Exercise objective → Report each line of the records below that contains the word "scene", copying every such line in full.

Stored data:
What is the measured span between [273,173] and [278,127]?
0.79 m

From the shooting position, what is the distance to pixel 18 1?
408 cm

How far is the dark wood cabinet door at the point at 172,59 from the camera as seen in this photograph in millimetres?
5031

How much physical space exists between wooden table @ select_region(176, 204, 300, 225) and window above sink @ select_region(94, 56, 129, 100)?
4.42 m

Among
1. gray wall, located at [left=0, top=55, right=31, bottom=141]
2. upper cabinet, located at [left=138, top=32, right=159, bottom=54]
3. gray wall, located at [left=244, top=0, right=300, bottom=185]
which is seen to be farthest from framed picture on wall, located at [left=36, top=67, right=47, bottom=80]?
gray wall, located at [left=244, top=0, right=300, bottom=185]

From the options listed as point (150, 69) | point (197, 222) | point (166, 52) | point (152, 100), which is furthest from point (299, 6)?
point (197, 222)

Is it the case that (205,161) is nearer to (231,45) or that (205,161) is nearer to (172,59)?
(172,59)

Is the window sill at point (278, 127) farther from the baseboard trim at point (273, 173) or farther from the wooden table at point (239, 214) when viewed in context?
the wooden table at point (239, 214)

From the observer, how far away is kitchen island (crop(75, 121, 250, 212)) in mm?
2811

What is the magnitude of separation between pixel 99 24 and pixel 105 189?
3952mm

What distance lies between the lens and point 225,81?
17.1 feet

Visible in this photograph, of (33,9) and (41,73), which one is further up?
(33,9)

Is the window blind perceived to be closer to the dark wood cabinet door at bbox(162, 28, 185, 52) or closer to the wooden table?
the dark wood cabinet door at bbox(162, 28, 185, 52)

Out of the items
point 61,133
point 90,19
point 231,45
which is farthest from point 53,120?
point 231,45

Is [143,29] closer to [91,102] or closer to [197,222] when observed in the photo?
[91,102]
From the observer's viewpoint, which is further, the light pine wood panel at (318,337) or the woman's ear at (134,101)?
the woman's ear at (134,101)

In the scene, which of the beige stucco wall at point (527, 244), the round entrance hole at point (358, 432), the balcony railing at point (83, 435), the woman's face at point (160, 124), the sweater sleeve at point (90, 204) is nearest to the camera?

==

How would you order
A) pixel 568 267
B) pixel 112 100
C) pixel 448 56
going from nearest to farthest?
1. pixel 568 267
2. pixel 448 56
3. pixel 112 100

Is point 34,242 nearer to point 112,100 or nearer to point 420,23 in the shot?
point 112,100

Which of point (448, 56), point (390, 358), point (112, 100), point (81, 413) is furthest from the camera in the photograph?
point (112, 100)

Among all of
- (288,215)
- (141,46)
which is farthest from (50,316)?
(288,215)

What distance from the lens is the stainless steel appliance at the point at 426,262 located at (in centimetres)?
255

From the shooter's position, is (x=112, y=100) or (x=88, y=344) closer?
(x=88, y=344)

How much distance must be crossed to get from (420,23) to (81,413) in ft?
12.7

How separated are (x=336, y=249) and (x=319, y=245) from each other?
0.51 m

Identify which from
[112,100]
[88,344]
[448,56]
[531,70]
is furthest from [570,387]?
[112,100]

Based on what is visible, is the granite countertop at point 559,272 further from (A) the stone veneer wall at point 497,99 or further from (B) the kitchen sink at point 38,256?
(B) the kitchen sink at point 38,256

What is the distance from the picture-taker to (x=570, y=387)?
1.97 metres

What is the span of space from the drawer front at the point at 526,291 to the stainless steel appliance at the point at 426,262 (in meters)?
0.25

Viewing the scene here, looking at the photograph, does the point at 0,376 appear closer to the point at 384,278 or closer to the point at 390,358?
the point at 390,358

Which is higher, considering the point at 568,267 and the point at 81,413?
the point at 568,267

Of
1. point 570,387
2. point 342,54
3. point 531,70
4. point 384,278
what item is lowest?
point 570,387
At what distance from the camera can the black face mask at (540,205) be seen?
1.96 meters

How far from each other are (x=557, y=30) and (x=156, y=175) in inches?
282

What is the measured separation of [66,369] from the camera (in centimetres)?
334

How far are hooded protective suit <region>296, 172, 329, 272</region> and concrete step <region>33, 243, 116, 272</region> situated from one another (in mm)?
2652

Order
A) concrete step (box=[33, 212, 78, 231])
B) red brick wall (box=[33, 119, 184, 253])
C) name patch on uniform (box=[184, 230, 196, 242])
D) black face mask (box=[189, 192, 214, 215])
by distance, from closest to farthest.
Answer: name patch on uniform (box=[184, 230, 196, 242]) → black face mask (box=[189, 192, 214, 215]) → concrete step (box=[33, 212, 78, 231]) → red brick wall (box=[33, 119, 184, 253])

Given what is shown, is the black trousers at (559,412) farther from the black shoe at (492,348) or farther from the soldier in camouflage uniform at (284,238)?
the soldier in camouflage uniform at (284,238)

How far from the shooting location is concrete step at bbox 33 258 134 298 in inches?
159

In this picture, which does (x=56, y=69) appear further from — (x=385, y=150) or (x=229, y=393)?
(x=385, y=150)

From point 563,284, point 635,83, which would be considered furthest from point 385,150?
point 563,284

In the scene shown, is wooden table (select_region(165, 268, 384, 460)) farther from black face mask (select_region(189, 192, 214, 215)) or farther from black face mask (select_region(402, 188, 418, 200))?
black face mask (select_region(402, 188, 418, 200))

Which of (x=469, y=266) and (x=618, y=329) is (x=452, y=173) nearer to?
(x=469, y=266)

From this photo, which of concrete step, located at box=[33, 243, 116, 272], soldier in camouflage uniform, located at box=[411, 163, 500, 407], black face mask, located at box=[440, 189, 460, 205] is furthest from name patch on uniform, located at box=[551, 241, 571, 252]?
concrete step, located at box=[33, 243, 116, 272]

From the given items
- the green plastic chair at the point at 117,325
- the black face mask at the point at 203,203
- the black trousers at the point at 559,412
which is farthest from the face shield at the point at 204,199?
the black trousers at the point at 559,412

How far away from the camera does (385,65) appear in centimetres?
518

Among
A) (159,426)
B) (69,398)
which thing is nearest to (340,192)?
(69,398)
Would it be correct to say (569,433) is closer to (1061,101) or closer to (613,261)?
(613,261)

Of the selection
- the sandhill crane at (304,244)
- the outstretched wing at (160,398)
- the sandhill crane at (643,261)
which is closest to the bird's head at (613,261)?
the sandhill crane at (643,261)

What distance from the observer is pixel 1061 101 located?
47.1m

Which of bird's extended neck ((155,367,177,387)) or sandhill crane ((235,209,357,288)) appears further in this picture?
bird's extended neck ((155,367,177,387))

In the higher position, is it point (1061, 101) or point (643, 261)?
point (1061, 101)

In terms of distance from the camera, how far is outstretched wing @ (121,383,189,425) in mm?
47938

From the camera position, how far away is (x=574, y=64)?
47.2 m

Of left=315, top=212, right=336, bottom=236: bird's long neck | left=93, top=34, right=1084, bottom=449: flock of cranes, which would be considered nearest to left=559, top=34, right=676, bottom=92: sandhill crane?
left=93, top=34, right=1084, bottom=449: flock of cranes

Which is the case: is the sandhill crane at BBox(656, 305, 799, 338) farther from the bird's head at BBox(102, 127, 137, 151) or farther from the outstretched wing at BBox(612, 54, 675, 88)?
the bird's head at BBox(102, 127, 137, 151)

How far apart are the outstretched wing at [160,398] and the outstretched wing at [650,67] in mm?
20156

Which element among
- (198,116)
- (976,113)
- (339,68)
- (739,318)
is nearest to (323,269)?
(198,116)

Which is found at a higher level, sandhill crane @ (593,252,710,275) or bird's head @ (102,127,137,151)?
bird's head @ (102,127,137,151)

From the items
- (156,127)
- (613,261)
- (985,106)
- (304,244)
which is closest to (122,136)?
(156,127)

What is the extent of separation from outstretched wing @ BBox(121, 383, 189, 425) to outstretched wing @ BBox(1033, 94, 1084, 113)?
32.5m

==

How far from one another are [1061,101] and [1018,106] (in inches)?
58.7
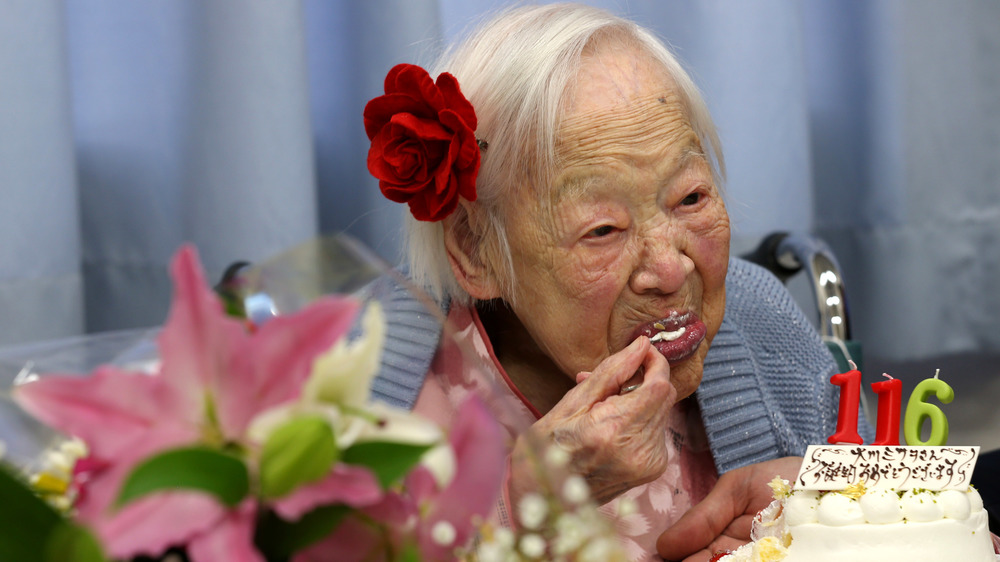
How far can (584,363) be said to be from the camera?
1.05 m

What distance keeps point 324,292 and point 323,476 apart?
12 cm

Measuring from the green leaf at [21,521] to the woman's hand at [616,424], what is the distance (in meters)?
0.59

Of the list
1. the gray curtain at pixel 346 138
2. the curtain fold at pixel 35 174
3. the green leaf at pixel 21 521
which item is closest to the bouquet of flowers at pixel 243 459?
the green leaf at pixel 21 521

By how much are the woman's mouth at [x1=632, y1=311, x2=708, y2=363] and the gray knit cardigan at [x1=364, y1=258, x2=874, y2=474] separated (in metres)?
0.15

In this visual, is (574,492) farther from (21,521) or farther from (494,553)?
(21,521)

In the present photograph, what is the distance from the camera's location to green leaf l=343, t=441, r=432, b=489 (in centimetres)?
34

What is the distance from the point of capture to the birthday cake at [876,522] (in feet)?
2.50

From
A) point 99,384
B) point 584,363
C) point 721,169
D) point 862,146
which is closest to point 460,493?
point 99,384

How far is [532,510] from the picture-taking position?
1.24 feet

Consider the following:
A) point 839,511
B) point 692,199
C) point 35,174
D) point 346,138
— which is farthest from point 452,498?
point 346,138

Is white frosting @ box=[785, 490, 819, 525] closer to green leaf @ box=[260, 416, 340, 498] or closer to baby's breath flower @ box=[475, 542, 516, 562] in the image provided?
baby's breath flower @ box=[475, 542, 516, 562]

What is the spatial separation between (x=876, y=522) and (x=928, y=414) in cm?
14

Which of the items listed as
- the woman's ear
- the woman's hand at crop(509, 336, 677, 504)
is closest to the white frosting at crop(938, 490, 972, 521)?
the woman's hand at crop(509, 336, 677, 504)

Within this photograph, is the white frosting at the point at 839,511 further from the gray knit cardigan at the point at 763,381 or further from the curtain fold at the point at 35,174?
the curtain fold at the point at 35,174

Right answer →
In the scene, which of the beige stucco wall at point (527, 244), the round entrance hole at point (358, 432), the balcony railing at point (83, 435), the woman's face at point (160, 124), the sweater sleeve at point (90, 204) is nearest to the camera?
Viewing the scene here, looking at the photograph, does the point at 0,376 appear closer to the point at 384,278 or closer to the point at 390,358?
In the scene shown, is wooden table (select_region(165, 268, 384, 460)) farther from black face mask (select_region(189, 192, 214, 215)) or farther from black face mask (select_region(402, 188, 418, 200))?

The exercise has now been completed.